On Thursday we, sans Jill, piled into their SUV and Barry drove us up the North Shore of Superior to Eagle Mountain, MN. At 2301 feet, this was the high point of our journey. We drove about 100 miles up the lake to Lutsen, before turning inland on dirt roads to the trail head. The three humans and three dogs signed in at the trailhead and started the 7-mile round trip hike. The first 2 1/2 miles of trail were basically flat but surprisingly rocky. Upon reaching Whale Tail Lake, the trail climbs up the ridge the final mile or so to the summit. There were some nice open ledges with great views on a perfect early fall day. We could see a sliver of Lake Superior on the horizon. This was a popular mountain. We saw perhaps 30 people on the trail during the day.
Amazingly, Mason walked nearly the entire way up and down the mountain. We were sure we were going to be carrying her but it pretty much didn't happen. She was definitely cranky and overtired on the way back down, but did not want to be carried. For some unknown reason, Heather felt the need to jump off a boardwalk on the way back into a morass of thick, black mud. She was absolutely filthy! Once back to he parking lot we cleaned her off the best we could and stuck her in the back. We were back to Esko by 6 PM.
Jill had made reservations for us at the Va Bene restaurant in Duluth. We enjoyed great Italian food overlooking the lake and Duluth's famous lift bridge. Life was good! By the time we were back to Esko we were all pretty beat. They both had to work the next day, so we turned in.
Prior to leaving Friday, we gave Heather an impromptu bath with the hose in their front yard. This got off the remainder of the mud. We hopped in the car, crossed back to Wisconsin, and started a 380-mile, 7-hour journey down Rt. 53, I-94, and finally I-90 to Beloit, to see friends Jere and Connie. By the time we arrived at 3 PM the temperature had risen to the upper 80s. We enjoyed catching up with our friends, and Connie whipped up a wonderful dinner. After dinner we visited on their back deck. Frank and then Jere wandered off to bed while Lillian and Connie kept the torches burning late.
Lillian, Jere, and Frank were up early on Saturday for the final highpointing adventure, Charles Mound, IL. Connie was kind to stay behind and watch the pups. This 1235 foot massif, about 80 miles west and a bit south of Beloit, is on private land and the owners don't allow dogs. It is also challenging to visit, as they only are open to the public 8 days per year. We were parked and walking up the dirt road to the highpoint by 8:30 AM. A hike of a bit over a mile brings one to a pastoral view and a sign announcing you have reached the top of Illinois. We took photos, enjoyed the view, and were back in Beloit in time for lunch.
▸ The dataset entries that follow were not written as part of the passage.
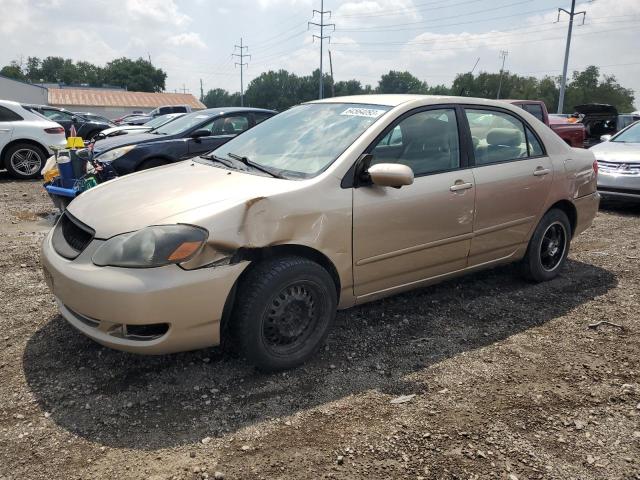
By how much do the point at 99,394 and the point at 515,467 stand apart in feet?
7.13

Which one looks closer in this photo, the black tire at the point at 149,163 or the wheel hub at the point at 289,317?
the wheel hub at the point at 289,317

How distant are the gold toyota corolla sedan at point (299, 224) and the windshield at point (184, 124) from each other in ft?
13.8

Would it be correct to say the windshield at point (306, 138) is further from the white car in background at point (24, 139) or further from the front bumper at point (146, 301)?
the white car in background at point (24, 139)

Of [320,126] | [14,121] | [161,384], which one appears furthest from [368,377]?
[14,121]

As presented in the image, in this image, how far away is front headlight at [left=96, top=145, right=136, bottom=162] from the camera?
7039mm

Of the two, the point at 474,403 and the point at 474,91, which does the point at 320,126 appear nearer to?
the point at 474,403

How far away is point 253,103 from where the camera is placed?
355 ft

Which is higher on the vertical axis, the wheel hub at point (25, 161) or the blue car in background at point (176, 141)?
the blue car in background at point (176, 141)

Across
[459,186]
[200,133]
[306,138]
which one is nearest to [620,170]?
[459,186]

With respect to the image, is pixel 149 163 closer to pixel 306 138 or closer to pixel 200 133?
pixel 200 133

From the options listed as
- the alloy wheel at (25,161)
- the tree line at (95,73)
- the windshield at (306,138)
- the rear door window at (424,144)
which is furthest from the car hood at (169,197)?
the tree line at (95,73)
We bade goodbye to Connie and Jere and headed south and east to the Chicago metro area. We arrived at Karin and Rob's home in Naperville by 3 PM, with about 300 more miles on the car for the day. We were less than enthused about the extent of the commercial strip along the major thoroughfare accessing their home. It was great to get to know Robert, Kristin, and Trey. The dogs got along OK. We loved their home and were intrigued when they told us there was a "real" downtown to Naperville. We loved walking through the downtown, along the River Walk, and had a great dinner at Giordano's Pizza. After putting the kids to bed we played some pool (poorly, speaking personally) and then retired ourselves.
We were up again bright and early on Sunday for the long drive home. After saying goodbye, we were pleased to make the nearly 800-mile drive in 12 1/2 hours. It was quite a lot to pack into a week's vacation. Frank now has a total of 35 state highpoints completed; Lillian has 20. What great fun! Thanks to all of our amazing friends that helped make this possible!